====== GIVEN RECORDS
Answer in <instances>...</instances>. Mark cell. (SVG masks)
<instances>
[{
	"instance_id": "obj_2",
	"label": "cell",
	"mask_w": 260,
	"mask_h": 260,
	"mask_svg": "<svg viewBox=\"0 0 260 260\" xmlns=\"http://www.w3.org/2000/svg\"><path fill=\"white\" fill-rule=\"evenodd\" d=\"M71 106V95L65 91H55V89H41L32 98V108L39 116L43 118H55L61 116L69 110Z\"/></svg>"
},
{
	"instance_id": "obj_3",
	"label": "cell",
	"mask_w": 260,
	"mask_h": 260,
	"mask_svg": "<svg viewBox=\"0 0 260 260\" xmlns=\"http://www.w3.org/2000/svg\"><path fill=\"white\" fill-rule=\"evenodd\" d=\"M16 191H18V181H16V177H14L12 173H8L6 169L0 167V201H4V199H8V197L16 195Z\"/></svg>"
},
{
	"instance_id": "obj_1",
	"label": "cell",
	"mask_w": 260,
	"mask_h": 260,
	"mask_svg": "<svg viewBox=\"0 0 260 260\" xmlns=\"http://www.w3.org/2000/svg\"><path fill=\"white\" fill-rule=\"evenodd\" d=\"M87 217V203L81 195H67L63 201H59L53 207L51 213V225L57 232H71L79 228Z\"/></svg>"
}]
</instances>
============
* [GIVEN TASK]:
From the items above, pick out each line that contains the string "instances" and copy those lines unchanged.

* [TASK ANSWER]:
Answer in <instances>...</instances>. Mark cell. (SVG masks)
<instances>
</instances>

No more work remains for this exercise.